→ **Passage for review**
I am looking for an algorithm in Lisp or in pseudo-code to list all binary trees ordered by the catalan relation.
For instance I want with the input '(a b c d) get this result: (a (b (c d))) (a ((b c) d)) ((a b) (c d)) ((a (b c)) d) (((a b) c) d)
Thanks in advance for any help.
The Catalan numbers do not define any particular ordering of binary trees. The most common ordering is by descending lexicographic ordering of leaf depths (thus, left-heavy trees are ordered before balanced trees, which are ordered before right-heavy trees).
To obtain this ordering, you can use a recursive algorithm for trees with n leaves which, for all a+b=n, a>=1, b>=1 in descending order of a, returns all trees consisting of some left child with a leaves and some right child with b leaves. That is, you recurse on both sides, and output the Cartesian product.

→ **Work to complete**
Extend the forum discussion on enumerating binary trees by their Catalan ordering, picking up directly after its final sentence.

→ **Input data**

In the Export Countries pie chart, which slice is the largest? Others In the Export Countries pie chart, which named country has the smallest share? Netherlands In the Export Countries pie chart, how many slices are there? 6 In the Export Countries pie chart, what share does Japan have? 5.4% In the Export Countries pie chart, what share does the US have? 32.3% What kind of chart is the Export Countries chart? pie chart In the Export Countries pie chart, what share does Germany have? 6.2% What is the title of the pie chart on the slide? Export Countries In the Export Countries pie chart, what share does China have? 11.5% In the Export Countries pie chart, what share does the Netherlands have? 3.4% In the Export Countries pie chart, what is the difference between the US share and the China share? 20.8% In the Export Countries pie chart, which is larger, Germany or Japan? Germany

...

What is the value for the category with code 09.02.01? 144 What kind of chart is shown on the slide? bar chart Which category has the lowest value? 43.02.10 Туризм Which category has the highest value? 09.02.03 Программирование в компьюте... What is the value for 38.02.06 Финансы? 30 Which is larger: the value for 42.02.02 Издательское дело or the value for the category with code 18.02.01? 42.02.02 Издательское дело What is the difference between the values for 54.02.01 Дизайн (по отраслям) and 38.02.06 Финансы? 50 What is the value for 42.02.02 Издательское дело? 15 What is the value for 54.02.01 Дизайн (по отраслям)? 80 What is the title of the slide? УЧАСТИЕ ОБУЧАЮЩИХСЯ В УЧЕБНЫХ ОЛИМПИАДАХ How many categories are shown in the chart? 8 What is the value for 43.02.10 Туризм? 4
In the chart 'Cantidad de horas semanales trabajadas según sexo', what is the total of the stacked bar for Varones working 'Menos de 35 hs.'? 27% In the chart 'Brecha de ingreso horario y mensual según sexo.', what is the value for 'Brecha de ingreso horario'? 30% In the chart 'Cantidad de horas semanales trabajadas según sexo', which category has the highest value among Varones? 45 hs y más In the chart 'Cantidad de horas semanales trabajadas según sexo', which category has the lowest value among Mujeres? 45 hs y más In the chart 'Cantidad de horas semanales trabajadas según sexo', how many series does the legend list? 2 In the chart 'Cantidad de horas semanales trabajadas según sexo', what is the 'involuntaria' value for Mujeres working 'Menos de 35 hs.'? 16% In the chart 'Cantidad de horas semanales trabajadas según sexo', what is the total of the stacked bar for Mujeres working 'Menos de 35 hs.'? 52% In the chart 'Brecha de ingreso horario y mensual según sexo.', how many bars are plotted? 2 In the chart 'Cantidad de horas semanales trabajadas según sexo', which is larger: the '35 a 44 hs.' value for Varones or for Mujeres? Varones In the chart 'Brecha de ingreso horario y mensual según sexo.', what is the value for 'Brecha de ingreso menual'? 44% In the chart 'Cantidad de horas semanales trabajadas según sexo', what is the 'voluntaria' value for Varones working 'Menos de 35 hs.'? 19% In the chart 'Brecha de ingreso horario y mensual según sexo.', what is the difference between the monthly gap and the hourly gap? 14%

→ **Response to the exercise**
Some pseudocode:
def gen_trees(a,b):
left_trees = gen_all_trees(a)
right_trees = gen_all_trees(b)
trees = []
for l in left_trees:
for r in right_trees:
trees.append([l,r])
return trees
def gen_all_trees(items):
trees = []
if len(items) == 1:
trees += [items[0]]
else:
for i in range(len(items)-1, 0,-1):
a = items[:i]
b = items[i:]
trees += gen_trees(a,b)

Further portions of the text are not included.